His friend simply claimed to have “accidentally” sent the code to his number.

But within seconds of sending the code, Mr Tan was automatically locked out of his own WhatsApp account.

It had been hijacked.

“I started panicking and tried to log back in, but I ended up competing (virtually) with the hacker for control of the account,” said Mr Tan, who regained control of his account some 24 hours later after writing to WhatsApp.

By then, the hacker had assumed his identity and tricked two of his friends into handing over their verification codes as well.

Mr Tan and his friends are among a growing pool of WhatsApp users who have become victims of social hacking, where scammers use already hijacked social media accounts to contact victims by posing as their friends or family.

Hackers typically request or trick their victims into handing over their WhatsApp security verification codes, which must be entered when registering a mobile phone number for a new phone or device.

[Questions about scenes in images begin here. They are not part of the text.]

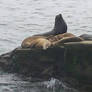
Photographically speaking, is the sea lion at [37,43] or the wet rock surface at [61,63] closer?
the wet rock surface at [61,63]

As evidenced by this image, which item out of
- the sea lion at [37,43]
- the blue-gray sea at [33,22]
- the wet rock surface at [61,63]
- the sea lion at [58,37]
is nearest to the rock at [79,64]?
the wet rock surface at [61,63]

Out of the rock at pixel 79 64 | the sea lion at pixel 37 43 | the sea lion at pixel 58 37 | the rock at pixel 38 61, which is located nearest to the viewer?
the rock at pixel 79 64

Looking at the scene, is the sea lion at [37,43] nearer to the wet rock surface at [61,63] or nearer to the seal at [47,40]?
the seal at [47,40]

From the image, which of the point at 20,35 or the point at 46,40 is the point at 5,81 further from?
the point at 20,35

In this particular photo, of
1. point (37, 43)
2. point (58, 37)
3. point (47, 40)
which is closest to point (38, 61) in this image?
point (37, 43)

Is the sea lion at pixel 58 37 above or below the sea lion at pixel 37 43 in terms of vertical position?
above

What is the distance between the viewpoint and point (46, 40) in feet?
36.7

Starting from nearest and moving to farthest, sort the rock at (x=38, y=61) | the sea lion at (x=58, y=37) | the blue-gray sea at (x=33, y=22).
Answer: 1. the rock at (x=38, y=61)
2. the blue-gray sea at (x=33, y=22)
3. the sea lion at (x=58, y=37)

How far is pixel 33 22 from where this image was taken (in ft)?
70.5

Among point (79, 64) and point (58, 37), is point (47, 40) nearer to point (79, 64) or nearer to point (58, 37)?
point (58, 37)

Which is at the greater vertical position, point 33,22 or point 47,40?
point 47,40

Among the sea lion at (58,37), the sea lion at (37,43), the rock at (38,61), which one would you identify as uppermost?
the sea lion at (58,37)

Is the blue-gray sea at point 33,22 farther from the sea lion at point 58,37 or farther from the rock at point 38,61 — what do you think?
the sea lion at point 58,37

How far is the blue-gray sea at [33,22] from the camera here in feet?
34.8
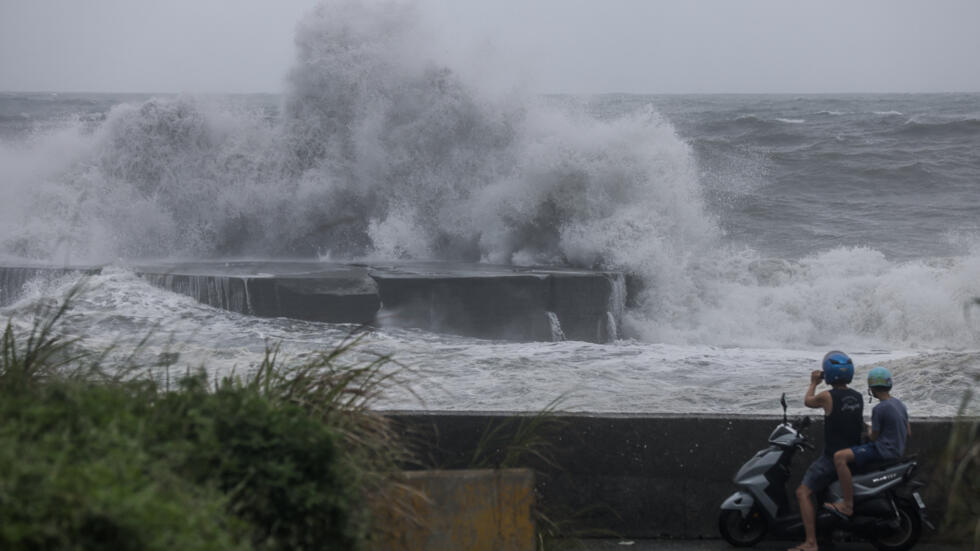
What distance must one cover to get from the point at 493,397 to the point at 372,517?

They then use the codes to gain full access to their victims’ accounts, which will allow them to exploit the victim’s personal relationships and ask for money from friends or family.

They can also target the victim’s workplace, or sell their victim’s personal information on the dark Web.

The Singapore Police Force has issued multiple warnings of such “takeover” attacks in the past two years.

The latest advisory in February noted that there had been at least 18 known reports involving the takeover of a victim’s WhatsApp account since December last year.

This does not include unreported cases, which is expected to be a much higher number.

National University of Singapore’s Associate Professor Chang Ee-Chien, whose research interests include data privacy, said the impersonation tactics used by hackers are “very low-tech, but very effective, as people tend to trust their friends or family”.